De fausses affirmations sur la réponse immunitaire des personnes vaccinées
29.10.2021, 17:38 (CEST)
Les personnes vaccinées risquent-elle de perdre de façon permanente leurs « défenses naturelles » contre le Covid-19 ? C’est ce qu’indique un post Facebook partagé sur un groupe belge (archivé ici). L’auteur du message se base sur un rapport des autorités britanniques pour affirmer que les vaccins pourraient causer un tel phénomène.
Évaluation
Ces affirmations sont fausses. Le document des autorités sanitaires britanniques fait état d’un phénomène attendu, qui soutient justement l’efficacité des vaccins. L’idée selon laquelle les vaccins contre le Covid-19 pourraient avoir un impact négatif sur les défenses naturelles des personnes vaccinées ne repose sur aucune base scientifique, ont expliqué plusieurs experts à la dpa.
Faits
L’utilisateur Facebook partage un document de l’Agence britannique de sécurité sanitaire (UK Health Security Agency – UKHSA). Il s’agit d’un rapport de surveillance des vaccins contre le Covid-19 en date du 21 octobre 2021.
L’utilisateur attire l’attention sur la page 23 de ce rapport. Cette page porte sur la séropositivité, c’est-à-dire la présence d’anticorps spécifiques, dans ce cas-ci liés au Covid-19. Plusieurs échantillons de donneurs de sang au Royaume-Uni ont été analysés. Les résultats du rapport concernent ici des tests pour la protéine Spike (appelée Roche S dans le document), pour laquelle des anticorps peuvent être détectés après une infection au Covid-19 ou suite à une vaccination, et la nucléoprotéine (Roche N dans le document), pour laquelle des anticorps peuvent être détectés uniquement après une infection.

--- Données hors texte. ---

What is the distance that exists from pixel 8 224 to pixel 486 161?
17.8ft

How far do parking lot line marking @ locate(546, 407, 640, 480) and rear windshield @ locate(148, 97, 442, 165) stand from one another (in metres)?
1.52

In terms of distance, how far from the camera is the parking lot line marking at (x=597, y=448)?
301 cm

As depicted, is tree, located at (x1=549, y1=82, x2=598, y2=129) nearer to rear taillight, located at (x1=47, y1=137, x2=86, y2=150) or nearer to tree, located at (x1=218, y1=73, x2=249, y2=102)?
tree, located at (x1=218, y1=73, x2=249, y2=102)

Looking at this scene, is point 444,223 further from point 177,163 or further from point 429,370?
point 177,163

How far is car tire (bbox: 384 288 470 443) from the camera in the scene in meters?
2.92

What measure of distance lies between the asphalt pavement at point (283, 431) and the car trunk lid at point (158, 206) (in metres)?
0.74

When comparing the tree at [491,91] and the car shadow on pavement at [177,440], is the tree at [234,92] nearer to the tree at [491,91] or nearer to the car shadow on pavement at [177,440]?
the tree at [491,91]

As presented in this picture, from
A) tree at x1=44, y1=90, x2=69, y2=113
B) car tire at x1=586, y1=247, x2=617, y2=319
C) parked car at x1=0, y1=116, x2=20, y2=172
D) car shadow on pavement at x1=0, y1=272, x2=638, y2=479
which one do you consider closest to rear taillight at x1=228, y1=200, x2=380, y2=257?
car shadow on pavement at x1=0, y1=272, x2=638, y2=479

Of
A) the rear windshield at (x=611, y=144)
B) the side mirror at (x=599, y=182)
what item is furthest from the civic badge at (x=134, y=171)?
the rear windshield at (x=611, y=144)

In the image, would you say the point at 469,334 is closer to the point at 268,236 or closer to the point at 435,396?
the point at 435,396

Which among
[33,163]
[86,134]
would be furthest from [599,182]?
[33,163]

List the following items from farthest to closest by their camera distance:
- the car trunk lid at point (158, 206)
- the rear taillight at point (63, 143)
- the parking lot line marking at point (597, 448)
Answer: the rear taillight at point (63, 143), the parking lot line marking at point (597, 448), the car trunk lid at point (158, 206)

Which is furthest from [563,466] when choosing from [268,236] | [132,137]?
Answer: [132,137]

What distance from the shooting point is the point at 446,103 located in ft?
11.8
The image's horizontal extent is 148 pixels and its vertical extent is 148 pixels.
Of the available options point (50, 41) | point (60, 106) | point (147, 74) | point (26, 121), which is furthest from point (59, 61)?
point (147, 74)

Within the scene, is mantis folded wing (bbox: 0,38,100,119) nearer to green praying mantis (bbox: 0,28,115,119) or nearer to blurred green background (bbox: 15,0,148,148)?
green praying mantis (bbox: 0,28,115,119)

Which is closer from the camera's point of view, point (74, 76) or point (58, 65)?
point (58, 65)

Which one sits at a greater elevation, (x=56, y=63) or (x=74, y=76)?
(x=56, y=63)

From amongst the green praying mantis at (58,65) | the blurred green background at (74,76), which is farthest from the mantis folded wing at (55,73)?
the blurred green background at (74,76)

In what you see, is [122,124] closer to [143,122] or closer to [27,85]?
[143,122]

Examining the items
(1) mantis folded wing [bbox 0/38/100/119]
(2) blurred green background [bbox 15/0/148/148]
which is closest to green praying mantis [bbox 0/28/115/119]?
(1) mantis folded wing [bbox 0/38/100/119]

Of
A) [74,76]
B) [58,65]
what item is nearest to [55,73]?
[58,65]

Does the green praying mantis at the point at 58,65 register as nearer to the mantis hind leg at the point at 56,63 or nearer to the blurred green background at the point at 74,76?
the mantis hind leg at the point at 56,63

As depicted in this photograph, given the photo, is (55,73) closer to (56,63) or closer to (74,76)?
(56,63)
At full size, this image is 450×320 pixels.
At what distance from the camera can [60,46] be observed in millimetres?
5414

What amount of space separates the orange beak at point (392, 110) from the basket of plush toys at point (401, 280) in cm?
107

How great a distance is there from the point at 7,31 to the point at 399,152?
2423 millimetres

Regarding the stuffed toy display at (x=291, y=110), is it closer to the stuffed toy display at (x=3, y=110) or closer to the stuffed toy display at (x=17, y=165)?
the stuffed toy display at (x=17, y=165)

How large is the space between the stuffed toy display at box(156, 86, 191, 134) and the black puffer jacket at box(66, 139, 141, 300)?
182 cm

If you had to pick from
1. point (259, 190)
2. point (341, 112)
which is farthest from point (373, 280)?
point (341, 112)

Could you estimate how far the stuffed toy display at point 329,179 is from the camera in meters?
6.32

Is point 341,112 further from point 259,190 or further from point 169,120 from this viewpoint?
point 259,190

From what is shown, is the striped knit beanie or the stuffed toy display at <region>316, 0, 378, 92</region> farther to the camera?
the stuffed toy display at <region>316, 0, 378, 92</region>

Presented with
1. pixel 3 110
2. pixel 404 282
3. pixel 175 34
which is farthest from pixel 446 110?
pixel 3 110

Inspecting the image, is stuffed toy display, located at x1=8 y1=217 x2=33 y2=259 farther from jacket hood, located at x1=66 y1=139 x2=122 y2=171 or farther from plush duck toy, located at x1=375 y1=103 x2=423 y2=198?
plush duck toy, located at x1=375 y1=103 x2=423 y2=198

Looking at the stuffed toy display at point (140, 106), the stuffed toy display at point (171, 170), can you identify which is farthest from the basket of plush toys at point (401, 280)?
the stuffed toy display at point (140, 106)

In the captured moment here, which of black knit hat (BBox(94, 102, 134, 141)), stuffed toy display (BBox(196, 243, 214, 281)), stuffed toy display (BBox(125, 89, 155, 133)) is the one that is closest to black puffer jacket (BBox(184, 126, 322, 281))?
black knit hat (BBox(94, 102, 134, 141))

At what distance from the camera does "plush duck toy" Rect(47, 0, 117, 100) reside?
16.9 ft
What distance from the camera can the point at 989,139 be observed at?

Le virus SARS-CoV-2, qui provoque la maladie Covid-19, est en effet constitué de multiples antigènes, c’est-à-dire des molécules contre lesquelles notre système immunitaire peut réagir et produire des anticorps. Il existe deux antigènes importants dans le virus SARS-CoV-2, observe l’immunologue Sophie Lucas : la protéine S (Spike), située à la surface du virus, et la protéine N (nucléoprotéine), située à l’intérieur du virus.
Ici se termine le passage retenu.